US International Trade
The US continues as a strong participant in international trade, though relative to its GDP, at a level significantly below the global average. As the US economy evolved into a service economy (see Figure 4 in Part 1 Manufacturing in this series), services gained an increasing share of US foreign trade. At the beginning of the 20th century it was insignificant; by the early 1960s service exports were about one-third of goods exports; by 2015 service exports are one-half of that of goods. While the service trade shows a positive balance, the negative balance of the goods trade pushes the overall trade balance to close to negative 3%. Since the current account is still negative, the BOP is achieved by foreigners’ interest in investing in America. (Source: US Census Bureau.)
There is a general notion that countries with high labor costs run negative trade balances. It is interesting to look at a comparison between Germany and the USA.


German living standards are very like those in the USA and so is the GDP per capita. Both countries enjoyed 1.9% GDP growth in 2016 and the unemployment rates for both were between 4 and 5% (in June 2016 US unemployment was reported as 4.9% and the German one 4.2%). The balance of trade in 2016 for Germany was +8% and for the USA -4%. Germany invests heavily into industrial training, has a highly-regulated employment structure, and a strong social safety net; its economy is referred to as a “social market economy”. The US economy is five-times larger, more entrepreneurial, has a higher degree of inequality. Germany is a net importer of services, while the USA is a net exporter.  Germany’s current accounts balance is positive, that of the USA is negative.
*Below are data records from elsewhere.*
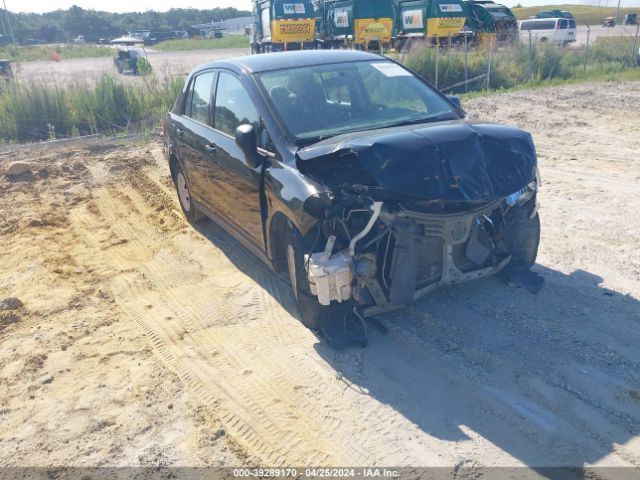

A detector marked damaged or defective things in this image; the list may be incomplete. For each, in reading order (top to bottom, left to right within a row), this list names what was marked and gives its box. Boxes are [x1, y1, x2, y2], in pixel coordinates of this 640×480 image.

damaged black car [161, 50, 540, 344]
crumpled hood [298, 122, 536, 202]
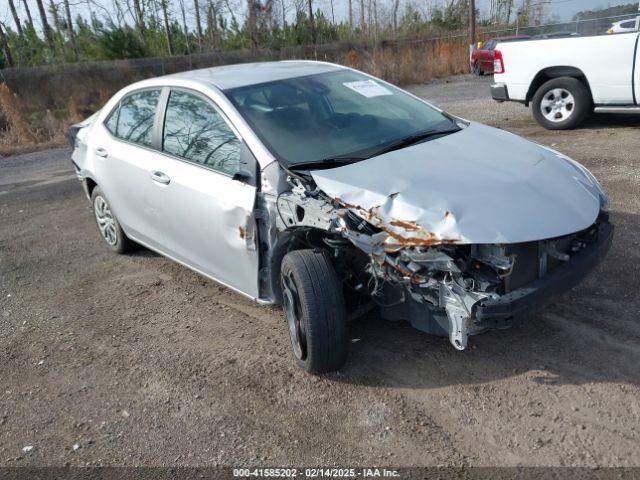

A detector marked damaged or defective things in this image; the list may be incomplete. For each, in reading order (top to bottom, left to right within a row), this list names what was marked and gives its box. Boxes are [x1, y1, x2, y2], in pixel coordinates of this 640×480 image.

detached front bumper [490, 83, 510, 102]
damaged car hood [312, 124, 604, 244]
detached front bumper [470, 222, 616, 328]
Thus, to maintain BOP, Germany is a net investor abroad, while foreigners invest in the USA.
Global international trade, the sum of all exports and imports of goods and services around the world, in 2015 was 58.3% of the global GDP. US exports and imports added up to 28% of the US GDP. Similarly, Germany’s total trade in 2015 was 86% of its GDP. Thus, US trade could grow a lot before reaching the global standard, let alone catching up with Germany. (Global and Germany data from the World Bank, http://data.worldbank.org/indicator/NE.EXP.GNFS.ZS?name_desc=false; US data from US Census Bureau.)


Is international trade good?
In the aggregate and in the long run it is good for all. It promotes peace and collaboration among partners, and adds to global prosperity. In the short term, and in specific locations (for example, in the US rust belt), it can cause unemployment and economic hardship. To most US consumers it has been highly beneficial.
For example, in 1950 the price of an old type (500 line NTSC) 21” RCA color TV was about $500, or close to $5,000 in inflation-adjusted 2014 dollars; in 2014 the price of a 55” 4k Ultra HDTV flat panel TV was about $1,300. Automobile prices in constant dollar terms about doubled over the same period, but in terms of quality, reliability, longevity, and features, cars much improved in the last half-century. In these terms, cars now bear no resemblance to cars in the 1950s.

Today China is investing heavily (billions of $$ equivalent) in robots. Their current 5-year plan includes the development of a variety of advanced manufacturing technologies. China is not betting on cheap labor to retain its manufacturing power. No country should base its manufacturing strategy in the 21st century on low-cost labor and/or protectionist measures; unskilled labor is irrelevant; well-managed technologies and supply chains do the work.